Geography of Language - Major Linguistic regions of the World
Language is a significant parameter of cultural regions demarcation. There are more than 5000 spoken languages in global profile.
The study of geography of language is based on the construction of Isoglosses, i.e. imaginary line within which same linguistic family is applicable.
Let’s see the major linguistic regions of the world.
Major Linguistic regions of the World
On the basis of major linguistic families, 12 linguistic regions have been demarcated globally. These include:
- Indo-European Linguistic Family: It includes the languages, such as English, German, French, Russian, Baltic, Slavic, Roman and Portuguese. They cover entire Anglo-America, Latin America, Europe, Oceania. A subfamily of Indo-European languages is Indo-Iranian, which includes Pakhtu (or Pashtu), Persian and Hindi - this realm includes Afghanistan, Iran and northern parts of South Asia.

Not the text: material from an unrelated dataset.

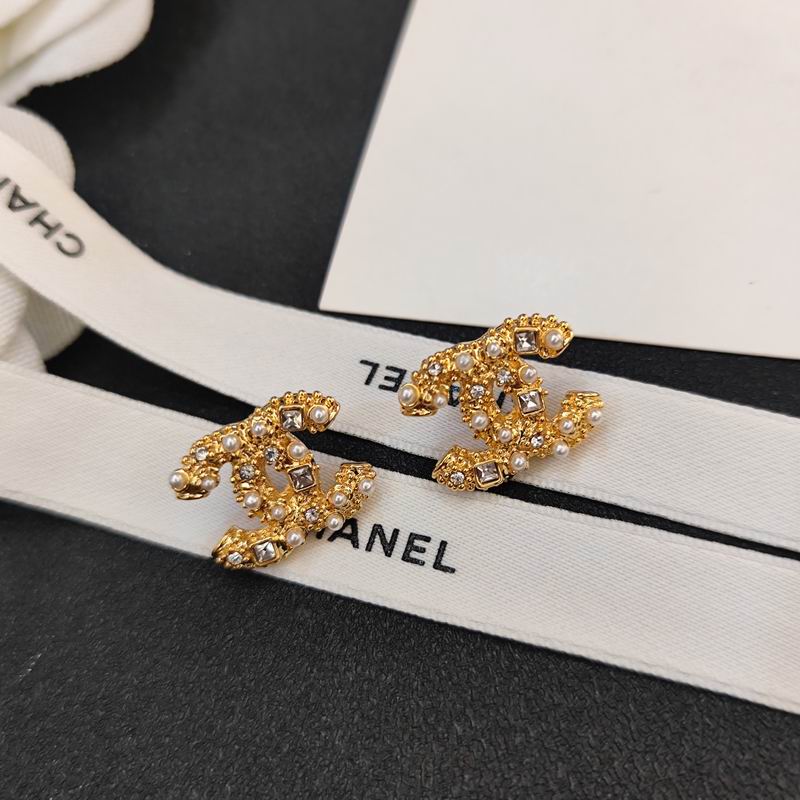 Chanel  Earring 03yxs185 (7)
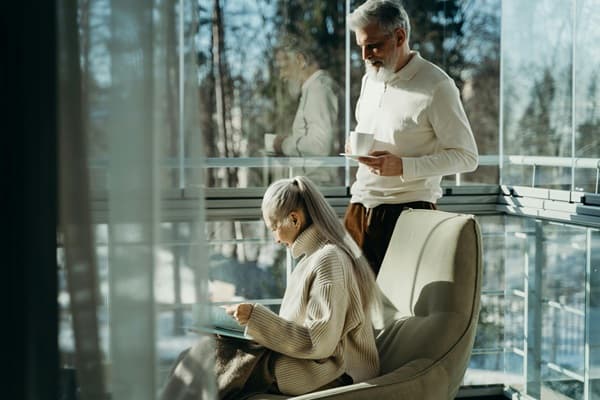Retirement and Risk Reimagined: A Journey Beyond the Exit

- Ural-Altaic Linguistic Family: It includes Finnic, Mongol, Kazak and Turkish languages. It relates to central Asia and some parts of Europe.
- Japanese-Korean Linguistic Family: Spoken in some parts of East Asia.
- Chinese-Tibetan Linguistic Family: It includes the languages Mandarin, Burmese and Thai. It relates to East Asia and parts of South-East Asia.
- Austro-Asiatic Linguistic Family: It includes Khmer, Laotian and relates to mainland South-East Asia.
- Malaya-Polynesia Linguistic Family: It relates to the island archipelago of South-East Asia, and includes languages like Dayak (Indonesia), Filipino.
- Dravidian Linguistic Family: Found in peninsular India and Sri Lanka.
- Afro-Asiatic Linguistic Family: Found in South West Asia and Northern Africa, e.g. Arabic language.
- Saharan Linguistic Family
- Sudanic Linguistic Family: Found in Sub-Saharan region.
- Niger-Congo Linguistic Family: Found in West to Central Africa, e.g. Bantu language.
- Khoisan Linguistic Family: Found in southern parts of Africa.